◆ **TO BE DONE**
Restate the whole listing exactly.

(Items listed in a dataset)
::::::::

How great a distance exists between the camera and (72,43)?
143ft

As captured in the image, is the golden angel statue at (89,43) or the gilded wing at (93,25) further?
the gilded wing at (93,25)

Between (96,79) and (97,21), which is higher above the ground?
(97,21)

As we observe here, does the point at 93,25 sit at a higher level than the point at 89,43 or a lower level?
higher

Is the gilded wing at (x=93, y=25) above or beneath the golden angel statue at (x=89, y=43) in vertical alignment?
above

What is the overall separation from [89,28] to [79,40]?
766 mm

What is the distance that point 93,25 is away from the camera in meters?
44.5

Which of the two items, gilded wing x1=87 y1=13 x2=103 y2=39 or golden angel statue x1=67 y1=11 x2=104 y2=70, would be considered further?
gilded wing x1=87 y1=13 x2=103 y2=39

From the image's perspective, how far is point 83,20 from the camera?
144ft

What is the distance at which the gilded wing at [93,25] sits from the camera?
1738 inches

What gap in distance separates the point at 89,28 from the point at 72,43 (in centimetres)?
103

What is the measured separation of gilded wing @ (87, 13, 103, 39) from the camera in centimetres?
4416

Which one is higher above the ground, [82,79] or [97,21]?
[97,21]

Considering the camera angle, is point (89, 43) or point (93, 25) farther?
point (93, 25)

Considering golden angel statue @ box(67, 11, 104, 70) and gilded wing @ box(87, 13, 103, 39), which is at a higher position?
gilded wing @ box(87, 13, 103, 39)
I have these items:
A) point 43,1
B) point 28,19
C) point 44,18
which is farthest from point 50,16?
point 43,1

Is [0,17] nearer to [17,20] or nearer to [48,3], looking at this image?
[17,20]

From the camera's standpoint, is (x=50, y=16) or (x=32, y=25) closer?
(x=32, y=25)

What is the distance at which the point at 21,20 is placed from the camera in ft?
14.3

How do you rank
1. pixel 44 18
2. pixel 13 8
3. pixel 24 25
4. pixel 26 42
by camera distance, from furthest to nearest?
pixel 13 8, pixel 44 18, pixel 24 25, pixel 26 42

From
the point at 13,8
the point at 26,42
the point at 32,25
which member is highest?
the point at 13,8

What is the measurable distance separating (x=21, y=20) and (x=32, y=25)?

::::::::

◆ **TASK RESULT**
How great a distance exists between the camera and (72,43)?
143ft

As captured in the image, is the golden angel statue at (89,43) or the gilded wing at (93,25) further?
the gilded wing at (93,25)

Between (96,79) and (97,21), which is higher above the ground?
(97,21)

As we observe here, does the point at 93,25 sit at a higher level than the point at 89,43 or a lower level?
higher

Is the gilded wing at (x=93, y=25) above or beneath the golden angel statue at (x=89, y=43) in vertical alignment?
above

What is the overall separation from [89,28] to [79,40]?
766 mm

What is the distance that point 93,25 is away from the camera in meters?
44.5

Which of the two items, gilded wing x1=87 y1=13 x2=103 y2=39 or golden angel statue x1=67 y1=11 x2=104 y2=70, would be considered further?
gilded wing x1=87 y1=13 x2=103 y2=39

From the image's perspective, how far is point 83,20 from the camera?
144ft

What is the distance at which the gilded wing at [93,25] sits from the camera?
1738 inches

What gap in distance separates the point at 89,28 from the point at 72,43 (in centimetres)?
103

What is the measured separation of gilded wing @ (87, 13, 103, 39) from the camera in centimetres?
4416

Which one is higher above the ground, [82,79] or [97,21]?
[97,21]

Considering the camera angle, is point (89, 43) or point (93, 25) farther?
point (93, 25)

Considering golden angel statue @ box(67, 11, 104, 70) and gilded wing @ box(87, 13, 103, 39), which is at a higher position?
gilded wing @ box(87, 13, 103, 39)
I have these items:
A) point 43,1
B) point 28,19
C) point 44,18
which is farthest from point 50,16?
point 43,1

Is [0,17] nearer to [17,20] or nearer to [48,3], looking at this image?
[17,20]

From the camera's standpoint, is (x=50, y=16) or (x=32, y=25) closer?
(x=32, y=25)

What is the distance at which the point at 21,20 is placed from the camera in ft?
14.3

How do you rank
1. pixel 44 18
2. pixel 13 8
3. pixel 24 25
4. pixel 26 42
by camera distance, from furthest to nearest?
pixel 13 8, pixel 44 18, pixel 24 25, pixel 26 42

From
the point at 13,8
the point at 26,42
the point at 32,25
which member is highest?
the point at 13,8

What is the measurable distance separating (x=21, y=20) and (x=32, y=25)?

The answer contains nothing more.